Any pointers on how I can investigate this further?

oleimann commented 4 years ago

The same error about not finding the node (not registered with Trident controller) seems to happen with K8s 1.17 and Trident 20.07 when the Autoscaler of Kubernetes adds a node to bring a pod in - the PV for the pod doesn't get added as a consequence, and the Pod is Pending. Do nodes in the "free pool" need to be prepared with Trident somehow, so the daemon is available when the Node starts up, and it can register ?)

gnarl commented 4 years ago

@khatrig and @oleimann,

As indicated above we haven't been able to reproduce this issue yet.

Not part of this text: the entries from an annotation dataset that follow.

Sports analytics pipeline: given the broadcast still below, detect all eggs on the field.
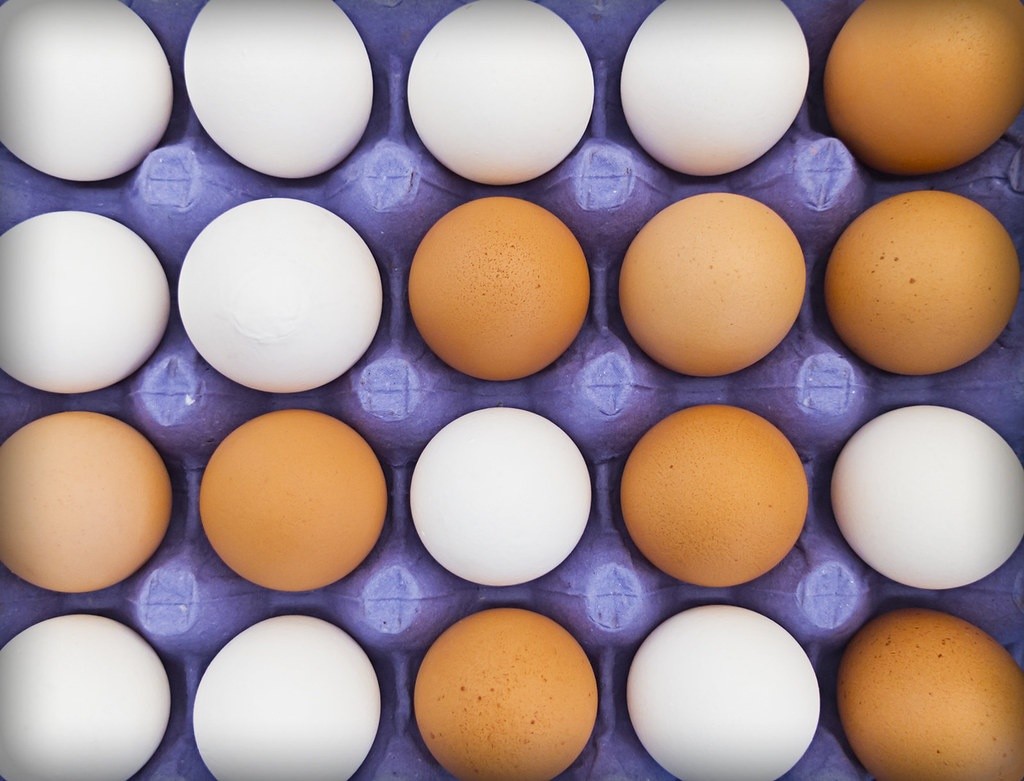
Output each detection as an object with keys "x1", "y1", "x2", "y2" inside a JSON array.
[{"x1": 0, "y1": 0, "x2": 1024, "y2": 781}]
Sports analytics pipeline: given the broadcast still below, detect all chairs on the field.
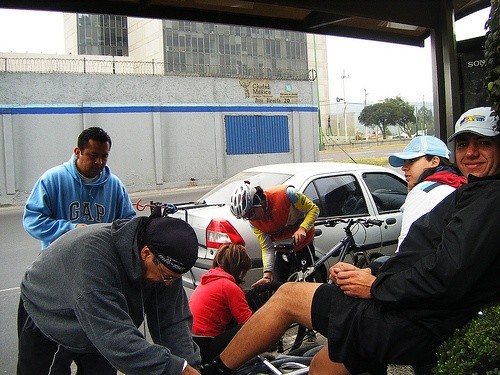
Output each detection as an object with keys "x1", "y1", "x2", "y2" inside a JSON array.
[{"x1": 325, "y1": 184, "x2": 350, "y2": 205}]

Please open a case with NetApp support so that we can collect additional information.

To open a case with NetApp, please go to https://mysupport.netapp.com/site/.

khatrig commented 4 years ago

In my case, it turned out to be an issue with DNS on some nodes, trident-csi pod running on some nodes could not resolve trident-csi.trident service hence could not register the node.

gnarl commented 4 years ago

@khatrig thanks for updating this issue.

gnarl commented 4 years ago

For everyone that encountered this reported issue it was determined that either a DNS or a networking issue kept the Trident node DaemonSet from registering with the Trident controller. Commit 8e51987 improves the Info log message to help the Trident user resolve this registration issue.